# How do you know when you need help?



## lde22 (Oct 19, 2009)

I'm editing this post because I'm not getting any responses.

I'm pretty sure I have some type of depression like dsythymia and I'm 99% sure I have social anxiety. I'm thinking about going to the doctors for the first time to seek help.

What do the doctors ask you when you first go and what do they do? Do they prescribe you meds or just refer you to a psychologist or psychiatrist?


----------



## arth98 (Nov 30, 2009)

write a list of things you want to tell doc, also questions to ask, I wouldnt want a referral to a shrink as they usually dont give any advice
ask doc about any therapists who give help and advice for the SA


----------



## lde22 (Oct 19, 2009)

When I call to make the appointment what should I say it is for? Should I tell them I am feeling depressed or have really bad social anxiety? They usually ask me what I am making the appointment for and what symptoms I am having.


----------



## millenniumman75 (Feb 4, 2005)

lde22 said:


> When I call to make the appointment what should I say it is for? Should I tell them I am feeling depressed or have really bad social anxiety? They usually ask me what I am making the appointment for and what symptoms I am having.


I can't remember if they asked why I was calling. They kind of know it has something do with seeing the doctor since you called their office. I think I just made the appointment. From there, they give you a questionnaire and you fill it out. That is given to the doctor and then you discuss it more in your first session.


----------



## mind_games (Nov 30, 2008)

You don't have to tell the person answering the calls what its for. Either say its personal and you'd rather talk to the doc about it or lie and say, its for a cough or whatever. Then tell the doc when you meet him/her you weren't comfortable talking about it on the phone. I think most docs understand that. 

If you think you might get really nervous and be unable to explain things coherently to the doc, write all your symptoms and things beforehand so you can either read off it or hand it to the doc.

Good luck!


----------



## TurningPoint (Jan 27, 2010)

In my case, I was referred to another doctor for counseling along with a medical prescription. I think that it's a good idea to have both options available to you.

Good luck with your appointment. Hope it goes well


----------



## SilentWitness (Dec 27, 2009)

*How do you know when you need help?*

See a doctor, describe all your symptoms. Give as much detail as you can. eg:sweating excessively at the thought of going out, suicidal thoughts, feeling apathetic about everything, can't concentrate etc.

The doctor (well, a good doctor anyway) will determine what kind of treatment you will need.

Maybe medication, a referral to a therapist, some blood tests etc. 
I had to fill out a check list to see where I fell in the spectrum of social anxiety and depression levels.


----------



## lde22 (Oct 19, 2009)

Work to complete:
1. Echo the forum thread about seeing a doctor word for word, starting at "## mind_games (Nov" and ending at "to the doc.".
2. In the forum thread about seeing a doctor, why does mind_games suggest writing out your symptoms before the appointment? Answer in one to three sentences.
You won't need the material that comes after this thread.

Information:
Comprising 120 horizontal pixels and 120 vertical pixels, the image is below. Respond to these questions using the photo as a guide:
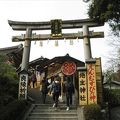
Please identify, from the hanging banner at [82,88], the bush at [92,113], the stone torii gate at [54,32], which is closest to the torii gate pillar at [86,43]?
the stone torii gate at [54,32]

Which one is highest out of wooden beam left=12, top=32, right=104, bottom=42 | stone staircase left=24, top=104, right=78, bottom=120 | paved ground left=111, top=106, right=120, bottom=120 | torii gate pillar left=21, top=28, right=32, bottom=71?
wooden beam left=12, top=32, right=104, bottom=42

---

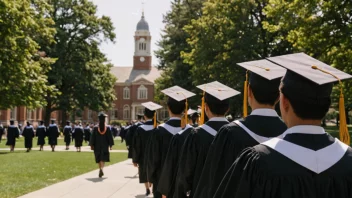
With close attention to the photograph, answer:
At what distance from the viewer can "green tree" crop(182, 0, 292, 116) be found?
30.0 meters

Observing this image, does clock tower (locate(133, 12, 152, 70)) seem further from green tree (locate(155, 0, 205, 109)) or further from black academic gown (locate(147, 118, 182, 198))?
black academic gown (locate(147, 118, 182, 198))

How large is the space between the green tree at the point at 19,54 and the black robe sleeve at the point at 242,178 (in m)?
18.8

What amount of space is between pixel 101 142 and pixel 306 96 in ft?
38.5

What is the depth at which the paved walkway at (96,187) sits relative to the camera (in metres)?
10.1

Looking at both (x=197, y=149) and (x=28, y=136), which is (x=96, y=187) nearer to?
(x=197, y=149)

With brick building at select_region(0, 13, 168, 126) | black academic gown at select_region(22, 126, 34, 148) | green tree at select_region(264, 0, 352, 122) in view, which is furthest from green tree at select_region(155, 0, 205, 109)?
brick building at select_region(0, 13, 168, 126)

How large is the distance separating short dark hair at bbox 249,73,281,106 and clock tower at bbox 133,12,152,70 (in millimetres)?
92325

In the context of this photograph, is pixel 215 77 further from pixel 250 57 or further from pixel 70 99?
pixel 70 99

...

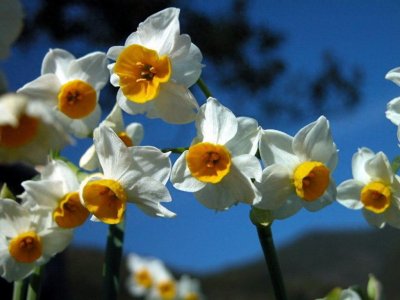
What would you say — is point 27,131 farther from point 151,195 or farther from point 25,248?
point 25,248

Answers for this exercise:
1.
## mind_games (Nov 30, 2008)

You don't have to tell the person answering the calls what its for. Either say its personal and you'd rather talk to the doc about it or lie and say, its for a cough or whatever. Then tell the doc when you meet him/her you weren't comfortable talking about it on the phone. I think most docs understand that. 

If you think you might get really nervous and be unable to explain things coherently to the doc, write all your symptoms and things beforehand so you can either read off it or hand it to the doc.

2. You might get so nervous that you can't explain things coherently to the doctor. With a written list, you can read from it or hand it to the doctor.